What you have to do:
Make an exact transcription of the material, leaving out all images.
——————
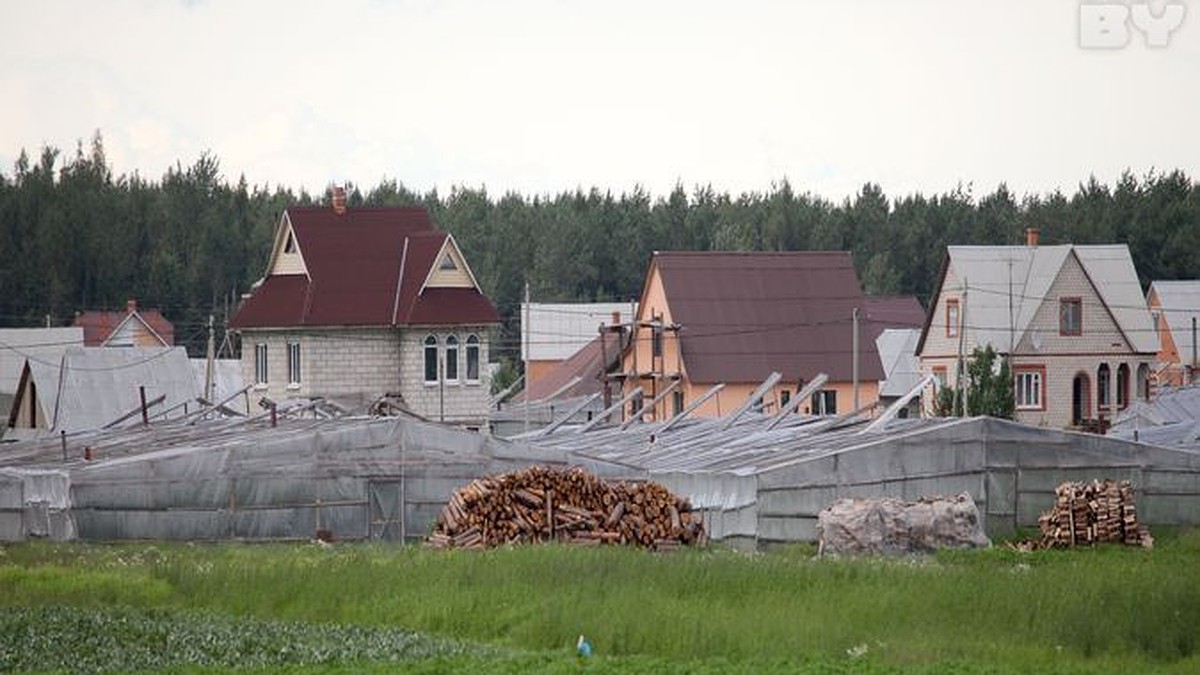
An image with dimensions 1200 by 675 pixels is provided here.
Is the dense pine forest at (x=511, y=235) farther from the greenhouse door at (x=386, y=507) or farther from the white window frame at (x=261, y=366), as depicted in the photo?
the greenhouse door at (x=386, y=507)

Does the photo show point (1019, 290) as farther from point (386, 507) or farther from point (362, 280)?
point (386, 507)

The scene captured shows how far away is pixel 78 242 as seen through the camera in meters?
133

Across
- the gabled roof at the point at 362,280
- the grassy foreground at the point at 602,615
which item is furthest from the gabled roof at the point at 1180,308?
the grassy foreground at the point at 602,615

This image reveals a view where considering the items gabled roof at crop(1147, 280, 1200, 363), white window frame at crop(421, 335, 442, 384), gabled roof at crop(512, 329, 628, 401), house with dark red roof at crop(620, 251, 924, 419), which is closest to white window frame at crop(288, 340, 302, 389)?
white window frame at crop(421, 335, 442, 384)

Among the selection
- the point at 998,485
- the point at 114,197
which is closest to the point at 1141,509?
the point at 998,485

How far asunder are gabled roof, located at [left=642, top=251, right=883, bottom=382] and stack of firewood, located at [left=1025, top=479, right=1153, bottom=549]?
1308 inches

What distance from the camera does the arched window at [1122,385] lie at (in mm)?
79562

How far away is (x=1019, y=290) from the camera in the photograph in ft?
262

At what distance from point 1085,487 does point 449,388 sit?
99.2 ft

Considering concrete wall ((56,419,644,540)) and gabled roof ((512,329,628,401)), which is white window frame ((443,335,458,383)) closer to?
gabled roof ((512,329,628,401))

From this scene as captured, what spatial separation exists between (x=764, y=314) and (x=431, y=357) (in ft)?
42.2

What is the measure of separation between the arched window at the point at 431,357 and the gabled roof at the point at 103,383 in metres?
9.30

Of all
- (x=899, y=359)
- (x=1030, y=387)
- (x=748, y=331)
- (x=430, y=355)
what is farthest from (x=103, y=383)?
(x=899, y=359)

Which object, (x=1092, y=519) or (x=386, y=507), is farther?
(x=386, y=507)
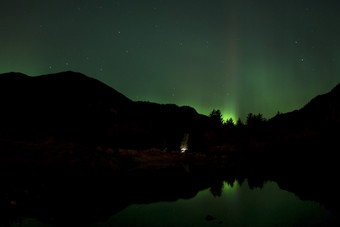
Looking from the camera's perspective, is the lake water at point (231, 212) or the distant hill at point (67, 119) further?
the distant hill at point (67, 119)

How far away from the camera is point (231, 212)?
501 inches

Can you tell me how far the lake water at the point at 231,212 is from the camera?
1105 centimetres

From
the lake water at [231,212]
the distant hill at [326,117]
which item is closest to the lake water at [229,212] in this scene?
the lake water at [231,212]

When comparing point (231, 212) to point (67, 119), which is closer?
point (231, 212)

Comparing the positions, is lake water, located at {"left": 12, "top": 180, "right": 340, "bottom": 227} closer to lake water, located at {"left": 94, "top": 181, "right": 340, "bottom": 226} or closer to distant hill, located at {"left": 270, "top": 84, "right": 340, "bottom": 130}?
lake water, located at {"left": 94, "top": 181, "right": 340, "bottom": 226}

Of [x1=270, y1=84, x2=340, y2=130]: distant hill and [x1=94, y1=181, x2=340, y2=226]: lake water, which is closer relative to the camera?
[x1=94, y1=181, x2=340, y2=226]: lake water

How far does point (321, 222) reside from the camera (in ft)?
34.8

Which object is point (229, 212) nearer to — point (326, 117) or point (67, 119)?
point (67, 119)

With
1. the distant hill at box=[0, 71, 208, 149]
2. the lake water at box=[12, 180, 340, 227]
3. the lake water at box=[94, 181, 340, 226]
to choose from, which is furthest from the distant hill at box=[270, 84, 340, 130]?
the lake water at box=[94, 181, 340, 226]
——————
Correct response:
An image with dimensions 1200 by 675 pixels is provided here.
Is the dense pine forest at (x=511, y=235) farther from the greenhouse door at (x=386, y=507) or farther from the white window frame at (x=261, y=366), as depicted in the photo?
the greenhouse door at (x=386, y=507)

Does the photo show point (1019, 290) as farther from point (386, 507) or farther from point (362, 280)?
point (386, 507)

The scene captured shows how far away is pixel 78 242 as seen through the camera in meters?
133

Across
- the gabled roof at the point at 362,280
- the grassy foreground at the point at 602,615
which item is furthest from the gabled roof at the point at 1180,308?
the grassy foreground at the point at 602,615

This image reveals a view where considering the items gabled roof at crop(1147, 280, 1200, 363), white window frame at crop(421, 335, 442, 384), gabled roof at crop(512, 329, 628, 401), house with dark red roof at crop(620, 251, 924, 419), which is closest to white window frame at crop(288, 340, 302, 389)?
white window frame at crop(421, 335, 442, 384)

Among the selection
- the point at 998,485
- the point at 114,197
which is closest to the point at 1141,509?
the point at 998,485

How far asunder are gabled roof, located at [left=642, top=251, right=883, bottom=382] and stack of firewood, located at [left=1025, top=479, right=1153, bottom=549]?
1308 inches

What distance from the camera does the arched window at [1122,385] lie at (in mm)?
79562

How far away is (x=1019, y=290) from the camera in the photograph in ft?
262

At what distance from point 1085,487 does point 449,388 sit?
99.2 ft

Considering concrete wall ((56,419,644,540)) and gabled roof ((512,329,628,401)), which is white window frame ((443,335,458,383)) closer to?
gabled roof ((512,329,628,401))

From this scene as captured, what spatial separation exists between (x=764, y=314) and (x=431, y=357) (in ft)?
42.2

What is the measure of separation between the arched window at the point at 431,357 and the gabled roof at the point at 103,383 in metres?
9.30

Of all
- (x=899, y=359)
- (x=1030, y=387)
- (x=748, y=331)
- (x=430, y=355)
what is farthest from (x=103, y=383)?
(x=899, y=359)

Which object, (x=1092, y=519) or (x=386, y=507), is farther?
(x=386, y=507)
Looking from the camera's perspective, is the lake water at point (231, 212) or the distant hill at point (67, 119) further?
the distant hill at point (67, 119)

How far away from the camera is point (231, 212)?
501 inches

Can you tell me how far the lake water at the point at 231,212 is from the camera?
1105 centimetres

From
the lake water at [231,212]
the distant hill at [326,117]
which item is closest to the lake water at [229,212] in this scene?
the lake water at [231,212]

When comparing point (231, 212) to point (67, 119), which is closer?
point (231, 212)

Comparing the positions, is lake water, located at {"left": 12, "top": 180, "right": 340, "bottom": 227} closer to lake water, located at {"left": 94, "top": 181, "right": 340, "bottom": 226} or closer to distant hill, located at {"left": 270, "top": 84, "right": 340, "bottom": 130}?
lake water, located at {"left": 94, "top": 181, "right": 340, "bottom": 226}

Of [x1=270, y1=84, x2=340, y2=130]: distant hill and [x1=94, y1=181, x2=340, y2=226]: lake water, which is closer relative to the camera?
[x1=94, y1=181, x2=340, y2=226]: lake water

How far does point (321, 222) reside from the camera (in ft)?
34.8

Which object is point (229, 212) nearer to — point (326, 117) or point (67, 119)?
point (67, 119)

With
1. the distant hill at box=[0, 71, 208, 149]
2. the lake water at box=[12, 180, 340, 227]
3. the lake water at box=[94, 181, 340, 226]
to choose from, which is furthest from the distant hill at box=[270, 84, 340, 130]?
the lake water at box=[94, 181, 340, 226]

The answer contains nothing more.